*WORK REQUIRED*. From the entries below, copy each line that contains the string "position", treating uppercase and lowercase letters as different.

*INFORMATION PROVIDED*.
* Begin *

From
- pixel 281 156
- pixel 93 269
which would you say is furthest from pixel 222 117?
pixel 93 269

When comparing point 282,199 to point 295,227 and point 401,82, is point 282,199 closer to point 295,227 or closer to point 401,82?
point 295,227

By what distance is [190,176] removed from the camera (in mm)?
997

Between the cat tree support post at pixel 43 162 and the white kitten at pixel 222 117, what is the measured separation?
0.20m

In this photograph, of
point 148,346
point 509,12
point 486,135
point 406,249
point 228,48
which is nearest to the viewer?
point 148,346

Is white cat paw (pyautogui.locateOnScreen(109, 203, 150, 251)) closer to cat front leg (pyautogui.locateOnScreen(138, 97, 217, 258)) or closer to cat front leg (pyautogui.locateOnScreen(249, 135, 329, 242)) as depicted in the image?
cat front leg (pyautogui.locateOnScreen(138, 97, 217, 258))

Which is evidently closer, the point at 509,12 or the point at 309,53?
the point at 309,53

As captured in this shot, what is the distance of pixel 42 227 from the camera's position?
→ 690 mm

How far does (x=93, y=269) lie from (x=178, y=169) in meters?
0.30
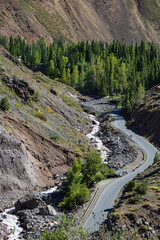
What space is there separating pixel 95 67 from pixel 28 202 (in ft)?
310

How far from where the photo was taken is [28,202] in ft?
103

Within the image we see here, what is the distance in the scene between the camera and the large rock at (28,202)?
31.1 metres

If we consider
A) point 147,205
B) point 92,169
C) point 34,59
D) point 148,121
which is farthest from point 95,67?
point 147,205

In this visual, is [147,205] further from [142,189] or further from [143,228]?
[142,189]

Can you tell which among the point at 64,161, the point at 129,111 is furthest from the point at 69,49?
the point at 64,161

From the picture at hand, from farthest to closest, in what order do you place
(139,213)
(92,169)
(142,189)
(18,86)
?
1. (18,86)
2. (92,169)
3. (142,189)
4. (139,213)

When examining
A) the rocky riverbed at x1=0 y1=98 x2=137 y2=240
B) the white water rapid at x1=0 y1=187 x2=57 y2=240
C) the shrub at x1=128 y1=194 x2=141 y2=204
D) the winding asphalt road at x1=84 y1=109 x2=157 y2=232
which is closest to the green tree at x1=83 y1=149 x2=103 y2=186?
the winding asphalt road at x1=84 y1=109 x2=157 y2=232

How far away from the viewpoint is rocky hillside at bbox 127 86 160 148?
213ft

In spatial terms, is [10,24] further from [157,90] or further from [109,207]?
[109,207]

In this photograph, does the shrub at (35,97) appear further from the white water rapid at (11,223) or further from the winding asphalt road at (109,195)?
the white water rapid at (11,223)

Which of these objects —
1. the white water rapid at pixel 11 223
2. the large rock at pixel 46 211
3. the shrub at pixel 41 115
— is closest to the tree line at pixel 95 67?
the shrub at pixel 41 115

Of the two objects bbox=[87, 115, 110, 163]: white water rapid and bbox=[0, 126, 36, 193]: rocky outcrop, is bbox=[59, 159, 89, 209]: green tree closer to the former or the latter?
bbox=[0, 126, 36, 193]: rocky outcrop

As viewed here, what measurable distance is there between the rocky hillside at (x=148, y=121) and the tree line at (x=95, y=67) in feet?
40.2

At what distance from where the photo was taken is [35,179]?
3684 cm
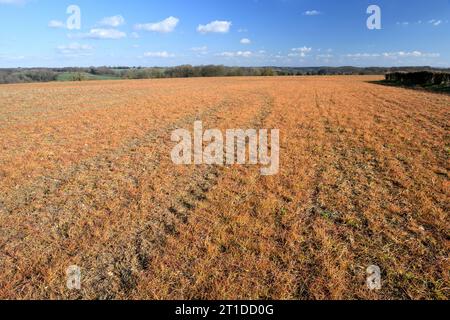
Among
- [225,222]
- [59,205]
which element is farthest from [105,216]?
[225,222]

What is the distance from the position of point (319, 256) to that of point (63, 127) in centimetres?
1555

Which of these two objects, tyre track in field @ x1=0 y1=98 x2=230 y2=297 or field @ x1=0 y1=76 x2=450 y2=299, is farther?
tyre track in field @ x1=0 y1=98 x2=230 y2=297

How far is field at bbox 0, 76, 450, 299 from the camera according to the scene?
4500 mm

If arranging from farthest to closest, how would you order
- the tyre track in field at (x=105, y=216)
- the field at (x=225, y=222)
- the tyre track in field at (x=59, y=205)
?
the tyre track in field at (x=59, y=205)
the tyre track in field at (x=105, y=216)
the field at (x=225, y=222)

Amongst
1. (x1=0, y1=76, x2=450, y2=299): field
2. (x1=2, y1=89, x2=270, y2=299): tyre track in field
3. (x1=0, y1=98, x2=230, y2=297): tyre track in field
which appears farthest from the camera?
(x1=0, y1=98, x2=230, y2=297): tyre track in field

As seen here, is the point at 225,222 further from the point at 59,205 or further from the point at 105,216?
the point at 59,205

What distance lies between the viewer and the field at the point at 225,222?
14.8ft

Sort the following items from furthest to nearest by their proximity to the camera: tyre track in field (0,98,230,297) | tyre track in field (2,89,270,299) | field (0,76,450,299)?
tyre track in field (0,98,230,297)
tyre track in field (2,89,270,299)
field (0,76,450,299)

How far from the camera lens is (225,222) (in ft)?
20.3

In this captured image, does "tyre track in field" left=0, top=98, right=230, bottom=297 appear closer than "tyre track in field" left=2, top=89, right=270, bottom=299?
No

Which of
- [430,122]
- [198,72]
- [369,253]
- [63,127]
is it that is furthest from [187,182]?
[198,72]

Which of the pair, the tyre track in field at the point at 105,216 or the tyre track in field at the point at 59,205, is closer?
the tyre track in field at the point at 105,216

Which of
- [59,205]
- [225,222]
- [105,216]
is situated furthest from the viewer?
[59,205]
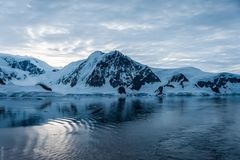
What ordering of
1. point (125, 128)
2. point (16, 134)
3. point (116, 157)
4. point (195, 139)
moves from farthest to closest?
1. point (125, 128)
2. point (16, 134)
3. point (195, 139)
4. point (116, 157)

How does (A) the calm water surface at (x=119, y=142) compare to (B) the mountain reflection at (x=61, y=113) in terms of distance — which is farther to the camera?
(B) the mountain reflection at (x=61, y=113)

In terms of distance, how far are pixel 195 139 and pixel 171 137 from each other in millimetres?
2822

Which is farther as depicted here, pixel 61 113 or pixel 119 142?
pixel 61 113

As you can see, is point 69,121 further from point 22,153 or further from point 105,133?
point 22,153

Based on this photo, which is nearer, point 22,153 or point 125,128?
point 22,153

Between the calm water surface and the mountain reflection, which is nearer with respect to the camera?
the calm water surface

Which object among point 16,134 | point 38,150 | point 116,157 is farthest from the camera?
point 16,134

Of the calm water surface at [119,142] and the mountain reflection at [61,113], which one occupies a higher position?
the mountain reflection at [61,113]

* End *

*WORKED SOLUTION*.
As captured in this shot, what is the distance of pixel 42 227 from the camera's position?
What is the distance from the position of point (319, 256) to that of point (63, 127) in centimetres?
Of the calm water surface at [119,142] and the mountain reflection at [61,113], which one occupies a higher position?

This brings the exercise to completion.